Supercomputers are playing an important role in fundamental science and companies’ research and development. It is hoped that Japan will maintain its competitiveness in this field to compete with the rest of the world and promote its industry.
The Fugaku supercomputer developed by Riken and Fujitsu Ltd ranked No 1 in the world based on computation speed. This good news comes eight and a half years after its predecessor, K, ranked as the world’s best in November 2011.

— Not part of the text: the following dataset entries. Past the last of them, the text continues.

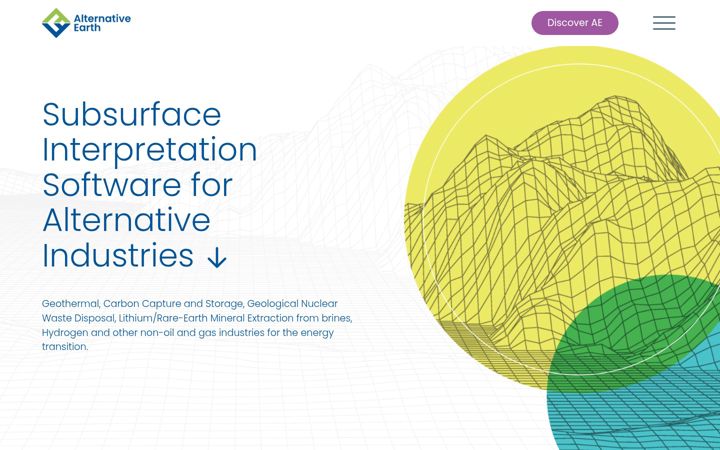 Alternative Earth

Discover AE

Subsurface Interpretation Software for Alternative Industries ↓

Geothermal, Carbon Capture and Storage, Geological Nuclear Waste Disposal, Lithium/Rare-Earth Mineral Extraction from brines, Hydrogen and other non-oil and gas industries for the energy transition.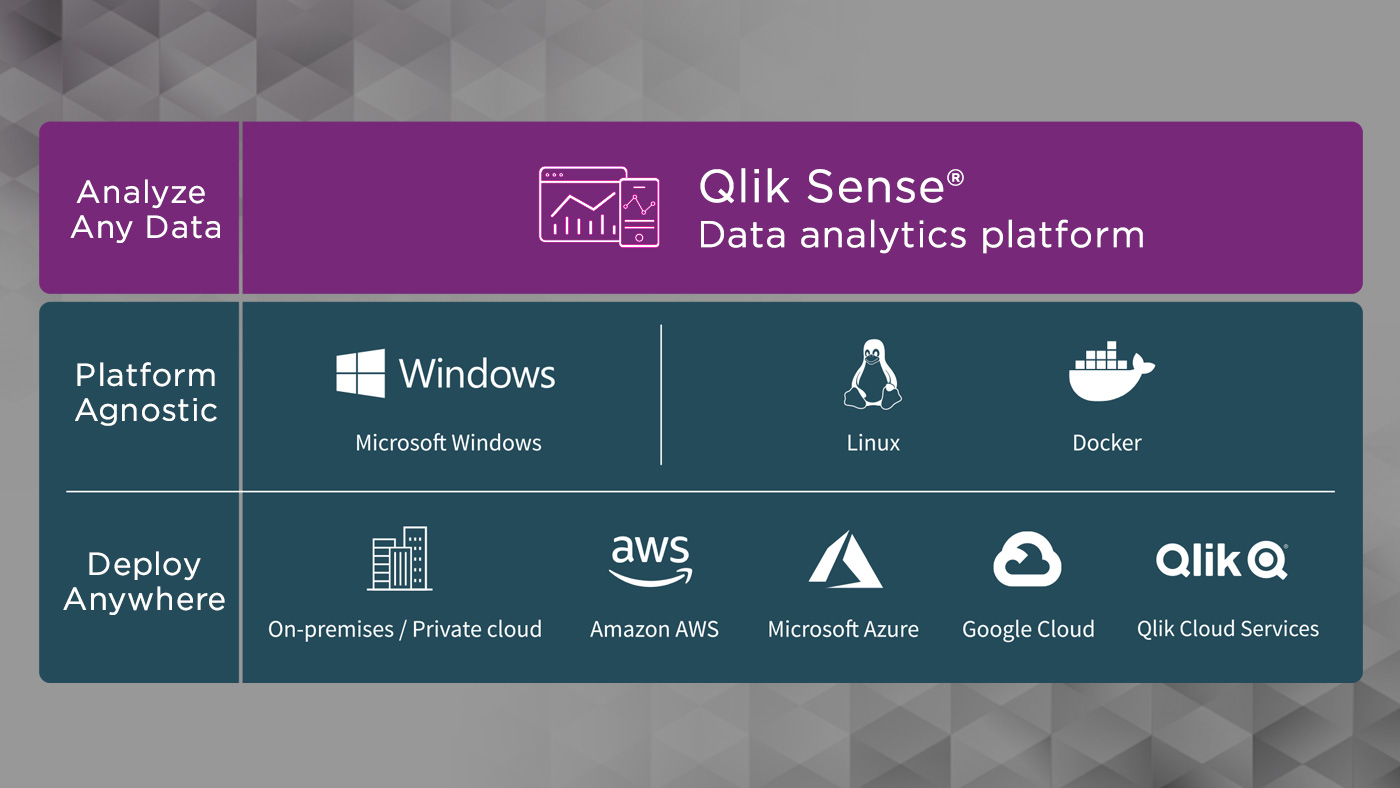 Analyze Any Data

Qlik Sense®
Data analytics platform

Platform Agnostic

Windows
Microsoft Windows

Linux

Docker

Deploy Anywhere

On-premises / Private cloud

aws
Amazon AWS

Microsoft Azure

Google Cloud

Qlik
Qlik Cloud Services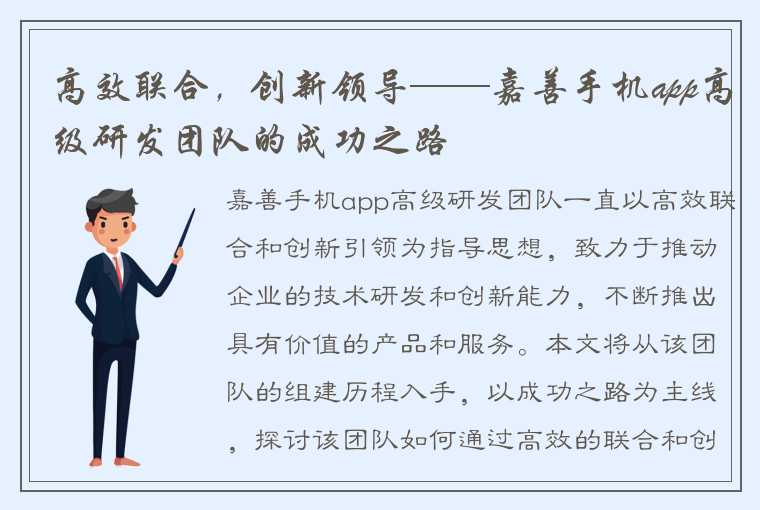 高效联合，创新领导——嘉善手机app高级研发团队的成功之路

嘉善手机app高级研发团队一直以高效联合和创新引领为指导思想，致力于推动企业的技术研发和创新能力，不断推出具有价值的产品和服务。本文将从该团队的组建历程入手，以成功之路为主线，探讨该团队如何通过高效的联合和创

Fugaku’s computation speed reached nearly 40 times that of K’s and far ahead of the second place machine. There were fears that an outbreak of the novel coronavirus would delay its completion, but the development team worked until the last minute to make adjustments and completed it in time to be tested for the latest rankings. This is the result of their efforts.
When Japan’s domestic supercomputer Earth Simulator was ranked the world’s best in 2002, the US, a supercomputer powerhouse, was shocked and aimed to recover the position. Since then, however, China’s rise has been remarkable, as evidenced by it first winning the top spot in 2010 and other achievements. There was no denying that Japan was experiencing a decline in its research foundation.
The lesson from that time was that K was not easy to use because it had been designed with rankings in mind. Corporate use has not spread sufficiently.
Fugaku was therefore designed to be used with a wide range of software. It took first place not only in computation speed, which is the basis for the ranking, but in four categories overall, including artificial intelligence performance. The development attitude of aiming for a well-balanced system is commendable.
Fugaku’s operation will be in full swing in fiscal 2021 and is currently in the trial operation stage. Having said that, research has begun on measures to deal with infectious diseases by calculating how droplets from a person’s mouth scatter and predicting how high a protective partition should be.
A study has also been started to analyse the structure of the virus’ surface to find candidates for effective treatment. Research responding to society’s needs, such as forecasting weather and assessing safety in vehicle collisions, is important in making people aware of the significance of developing supercomputers.
US and Chinese manufacturers have been competing for supremacy in the supercomputer market. The Japanese government should take advantage of Fugaku’s first-place achievement to further enhance Japan’s industrial competitiveness.
Fujitsu has begun selling supercomputer products equipped with Fugaku’s central processing unit (CPU), which is the equivalent of the computer’s heart. This will be the first step toward the widespread use of excellent technologies.
New AI-based technologies are being created one after another, such as image recognition and automatic translation. Japan is noticeably lagging behind in these new fields.
The word “Fugaku” – another name for Mt Fuji – implies a lofty summit and wide base. The government must broaden the base for using supercomputers as a powerful piece of research infrastructure.